Market regulator SEBI has introduced a major change in how physical gold and silver held in mutual fund schemes are valued.
This new system will start on April 1, 2026. The main goal is to make valuations more transparent and better aligned with the domestic market.
SEBI has also stated that the Association of Mutual Funds in India (AMFI), in consultation with SEBI, will create a uniform policy to implement this change.
This ensures that all mutual fund companies follow the new rule in a consistent way.
How Valuation Worked Before
Until now, gold and silver ETFs calculated their value based on the AM fixing price from the London Bullion Market Association (LBMA).
This international price was then converted into Indian rupees. Added costs such as transport, customs duties, taxes,
and other domestic charges were included to get the final valuation. In short, the valuation was based on an international benchmark, adjusted for India.
What Will Change in Valuation
After discussions with the Mutual Fund Advisory Committee and public feedback, SEBI has decided that mutual funds will now use the polled spot prices published by recognised stock exchanges for gold and silver derivative contracts with physical delivery.
SEBI believes that because stock exchanges follow strict regulatory rules and transparency, these exchange-published spot prices will better reflect the actual domestic market.

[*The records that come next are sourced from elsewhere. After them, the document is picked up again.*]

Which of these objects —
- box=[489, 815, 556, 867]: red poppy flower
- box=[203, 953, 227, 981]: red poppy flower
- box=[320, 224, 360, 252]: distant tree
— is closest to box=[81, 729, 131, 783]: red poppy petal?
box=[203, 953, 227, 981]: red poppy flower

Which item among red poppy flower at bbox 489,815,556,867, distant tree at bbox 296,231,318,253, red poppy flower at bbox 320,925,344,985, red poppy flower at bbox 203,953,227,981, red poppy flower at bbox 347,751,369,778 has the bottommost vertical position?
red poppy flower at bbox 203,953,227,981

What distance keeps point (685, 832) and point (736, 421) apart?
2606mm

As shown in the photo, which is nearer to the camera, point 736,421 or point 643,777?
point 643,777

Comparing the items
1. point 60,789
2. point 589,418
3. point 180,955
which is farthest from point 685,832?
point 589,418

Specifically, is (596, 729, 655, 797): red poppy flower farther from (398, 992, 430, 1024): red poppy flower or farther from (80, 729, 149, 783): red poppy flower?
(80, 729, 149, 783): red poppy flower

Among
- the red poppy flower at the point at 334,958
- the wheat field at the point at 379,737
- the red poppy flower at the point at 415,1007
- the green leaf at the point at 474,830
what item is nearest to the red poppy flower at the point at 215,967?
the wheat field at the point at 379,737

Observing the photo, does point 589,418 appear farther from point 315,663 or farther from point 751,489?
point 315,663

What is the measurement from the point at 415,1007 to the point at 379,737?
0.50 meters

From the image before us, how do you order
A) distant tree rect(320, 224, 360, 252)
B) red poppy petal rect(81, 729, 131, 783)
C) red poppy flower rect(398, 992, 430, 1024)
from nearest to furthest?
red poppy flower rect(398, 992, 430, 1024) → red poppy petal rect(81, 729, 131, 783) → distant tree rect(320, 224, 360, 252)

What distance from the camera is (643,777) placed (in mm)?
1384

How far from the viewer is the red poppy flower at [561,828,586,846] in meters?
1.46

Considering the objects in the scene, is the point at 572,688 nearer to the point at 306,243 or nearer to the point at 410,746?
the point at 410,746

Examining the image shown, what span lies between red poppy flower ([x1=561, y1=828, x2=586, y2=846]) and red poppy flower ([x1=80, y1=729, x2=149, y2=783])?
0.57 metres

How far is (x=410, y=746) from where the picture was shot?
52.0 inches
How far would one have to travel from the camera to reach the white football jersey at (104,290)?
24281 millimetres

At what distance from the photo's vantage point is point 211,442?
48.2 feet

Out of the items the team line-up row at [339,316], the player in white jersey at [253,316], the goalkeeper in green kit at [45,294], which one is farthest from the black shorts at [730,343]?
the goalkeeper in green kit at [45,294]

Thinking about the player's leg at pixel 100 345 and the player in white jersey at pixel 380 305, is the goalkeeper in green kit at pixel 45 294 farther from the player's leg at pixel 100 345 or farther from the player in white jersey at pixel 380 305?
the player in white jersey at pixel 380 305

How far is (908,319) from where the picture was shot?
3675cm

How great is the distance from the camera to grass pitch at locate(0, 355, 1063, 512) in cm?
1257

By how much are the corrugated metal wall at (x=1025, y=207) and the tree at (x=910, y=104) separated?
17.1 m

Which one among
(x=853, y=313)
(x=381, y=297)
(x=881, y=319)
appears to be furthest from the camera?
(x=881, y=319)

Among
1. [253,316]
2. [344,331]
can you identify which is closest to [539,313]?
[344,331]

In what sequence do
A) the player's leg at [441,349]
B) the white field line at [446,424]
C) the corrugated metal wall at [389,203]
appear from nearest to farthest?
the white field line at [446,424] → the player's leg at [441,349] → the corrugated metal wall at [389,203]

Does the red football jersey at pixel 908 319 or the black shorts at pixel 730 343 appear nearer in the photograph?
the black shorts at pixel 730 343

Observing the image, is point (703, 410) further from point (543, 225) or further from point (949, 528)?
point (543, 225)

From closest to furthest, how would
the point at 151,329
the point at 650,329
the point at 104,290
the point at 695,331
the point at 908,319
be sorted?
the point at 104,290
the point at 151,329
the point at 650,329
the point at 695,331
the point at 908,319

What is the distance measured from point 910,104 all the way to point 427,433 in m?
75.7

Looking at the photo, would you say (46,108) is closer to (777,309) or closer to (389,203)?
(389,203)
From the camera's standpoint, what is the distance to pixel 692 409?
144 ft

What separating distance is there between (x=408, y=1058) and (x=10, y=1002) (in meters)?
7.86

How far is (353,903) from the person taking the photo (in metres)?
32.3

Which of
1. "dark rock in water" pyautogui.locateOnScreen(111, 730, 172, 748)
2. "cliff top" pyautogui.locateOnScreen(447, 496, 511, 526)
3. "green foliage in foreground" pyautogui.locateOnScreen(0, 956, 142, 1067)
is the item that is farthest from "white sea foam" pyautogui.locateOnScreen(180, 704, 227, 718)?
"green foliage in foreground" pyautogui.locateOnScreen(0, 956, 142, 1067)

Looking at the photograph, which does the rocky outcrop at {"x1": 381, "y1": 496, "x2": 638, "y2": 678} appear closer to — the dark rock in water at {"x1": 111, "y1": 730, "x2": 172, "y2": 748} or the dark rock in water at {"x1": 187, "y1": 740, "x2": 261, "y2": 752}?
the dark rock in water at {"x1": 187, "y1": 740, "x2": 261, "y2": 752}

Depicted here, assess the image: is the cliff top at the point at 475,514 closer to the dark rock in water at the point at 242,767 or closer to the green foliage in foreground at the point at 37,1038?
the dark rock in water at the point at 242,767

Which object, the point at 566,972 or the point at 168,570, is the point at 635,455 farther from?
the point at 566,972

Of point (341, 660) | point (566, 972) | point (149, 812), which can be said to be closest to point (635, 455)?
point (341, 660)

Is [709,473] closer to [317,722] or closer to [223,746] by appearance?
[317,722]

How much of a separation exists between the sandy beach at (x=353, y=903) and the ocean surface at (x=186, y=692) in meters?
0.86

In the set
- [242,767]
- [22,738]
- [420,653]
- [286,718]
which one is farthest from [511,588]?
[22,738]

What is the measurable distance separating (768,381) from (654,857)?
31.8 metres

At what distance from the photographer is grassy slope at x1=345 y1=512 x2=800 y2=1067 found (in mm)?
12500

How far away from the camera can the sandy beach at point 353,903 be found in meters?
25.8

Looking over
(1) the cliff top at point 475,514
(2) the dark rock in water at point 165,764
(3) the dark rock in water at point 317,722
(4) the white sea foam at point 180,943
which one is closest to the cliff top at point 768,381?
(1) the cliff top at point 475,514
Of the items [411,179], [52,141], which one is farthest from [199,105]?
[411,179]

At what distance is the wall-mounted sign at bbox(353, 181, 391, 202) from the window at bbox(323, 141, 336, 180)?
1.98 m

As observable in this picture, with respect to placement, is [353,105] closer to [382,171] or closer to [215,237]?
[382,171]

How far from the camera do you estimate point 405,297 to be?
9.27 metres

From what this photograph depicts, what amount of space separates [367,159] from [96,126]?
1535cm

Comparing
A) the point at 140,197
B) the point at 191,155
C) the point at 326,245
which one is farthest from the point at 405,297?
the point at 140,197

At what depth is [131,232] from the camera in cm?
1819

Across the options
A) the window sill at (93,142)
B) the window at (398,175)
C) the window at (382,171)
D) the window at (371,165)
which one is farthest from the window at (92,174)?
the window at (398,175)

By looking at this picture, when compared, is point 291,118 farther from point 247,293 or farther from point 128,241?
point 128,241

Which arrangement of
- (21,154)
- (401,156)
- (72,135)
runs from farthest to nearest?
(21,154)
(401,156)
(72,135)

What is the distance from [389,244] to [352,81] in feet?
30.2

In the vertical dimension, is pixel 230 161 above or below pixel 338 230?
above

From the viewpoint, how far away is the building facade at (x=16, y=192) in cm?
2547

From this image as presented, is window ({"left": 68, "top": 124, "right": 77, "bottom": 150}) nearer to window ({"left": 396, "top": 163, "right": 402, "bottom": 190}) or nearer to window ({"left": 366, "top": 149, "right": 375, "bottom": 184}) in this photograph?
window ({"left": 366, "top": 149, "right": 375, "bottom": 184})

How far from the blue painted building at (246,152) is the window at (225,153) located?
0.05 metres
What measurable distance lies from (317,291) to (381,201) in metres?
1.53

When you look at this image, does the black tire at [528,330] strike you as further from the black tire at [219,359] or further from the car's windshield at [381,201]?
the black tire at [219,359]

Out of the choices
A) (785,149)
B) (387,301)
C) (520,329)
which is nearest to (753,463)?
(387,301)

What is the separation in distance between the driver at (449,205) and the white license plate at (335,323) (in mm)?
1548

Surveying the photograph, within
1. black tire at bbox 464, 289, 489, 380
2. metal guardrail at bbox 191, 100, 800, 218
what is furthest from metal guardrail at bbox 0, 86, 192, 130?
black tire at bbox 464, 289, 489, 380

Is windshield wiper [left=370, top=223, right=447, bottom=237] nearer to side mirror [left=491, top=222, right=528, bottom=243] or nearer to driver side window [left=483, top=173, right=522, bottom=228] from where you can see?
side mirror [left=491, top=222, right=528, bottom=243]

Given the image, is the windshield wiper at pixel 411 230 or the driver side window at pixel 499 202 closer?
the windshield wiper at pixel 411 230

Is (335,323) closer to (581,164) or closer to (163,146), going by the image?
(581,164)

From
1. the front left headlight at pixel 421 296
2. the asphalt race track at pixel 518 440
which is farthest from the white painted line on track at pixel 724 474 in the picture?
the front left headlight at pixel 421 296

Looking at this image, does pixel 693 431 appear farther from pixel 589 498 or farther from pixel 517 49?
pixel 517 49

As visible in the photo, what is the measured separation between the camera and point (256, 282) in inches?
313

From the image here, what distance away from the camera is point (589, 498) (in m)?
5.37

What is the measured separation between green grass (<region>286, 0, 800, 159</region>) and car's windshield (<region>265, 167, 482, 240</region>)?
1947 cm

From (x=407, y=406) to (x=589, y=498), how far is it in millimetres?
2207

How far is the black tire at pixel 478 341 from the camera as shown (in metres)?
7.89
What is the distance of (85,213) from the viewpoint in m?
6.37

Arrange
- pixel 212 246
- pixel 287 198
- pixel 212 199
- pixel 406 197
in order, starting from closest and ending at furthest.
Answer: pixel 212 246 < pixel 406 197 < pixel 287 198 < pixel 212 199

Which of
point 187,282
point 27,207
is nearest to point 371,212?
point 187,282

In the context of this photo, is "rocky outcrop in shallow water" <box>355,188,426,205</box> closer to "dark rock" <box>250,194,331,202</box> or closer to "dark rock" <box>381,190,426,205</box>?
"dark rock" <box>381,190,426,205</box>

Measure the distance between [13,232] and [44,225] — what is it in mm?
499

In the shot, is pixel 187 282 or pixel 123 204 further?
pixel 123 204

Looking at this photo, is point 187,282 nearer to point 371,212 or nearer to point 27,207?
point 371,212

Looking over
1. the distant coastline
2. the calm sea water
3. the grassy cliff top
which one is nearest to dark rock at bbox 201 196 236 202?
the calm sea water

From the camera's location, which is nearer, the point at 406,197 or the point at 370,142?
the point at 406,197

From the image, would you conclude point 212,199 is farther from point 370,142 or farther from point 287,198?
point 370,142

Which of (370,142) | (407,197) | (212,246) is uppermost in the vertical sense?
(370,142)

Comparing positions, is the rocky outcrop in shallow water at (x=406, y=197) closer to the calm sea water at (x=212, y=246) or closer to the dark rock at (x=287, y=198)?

This change will also make valuations more uniform across different schemes and reduce discrepancies.
Impact on Investors
Investors in gold and silver ETFs or mutual fund schemes holding physical bullion will notice the impact directly. Under the new system:
The NAV (Net Asset Value) will closely follow the domestic spot price, reflecting India’s local supply and demand.
Differences in valuation between fund houses are likely to decrease, improving transparency and trust.
NAVs may experience minor short-term fluctuations because domestic spot prices can differ slightly from international prices.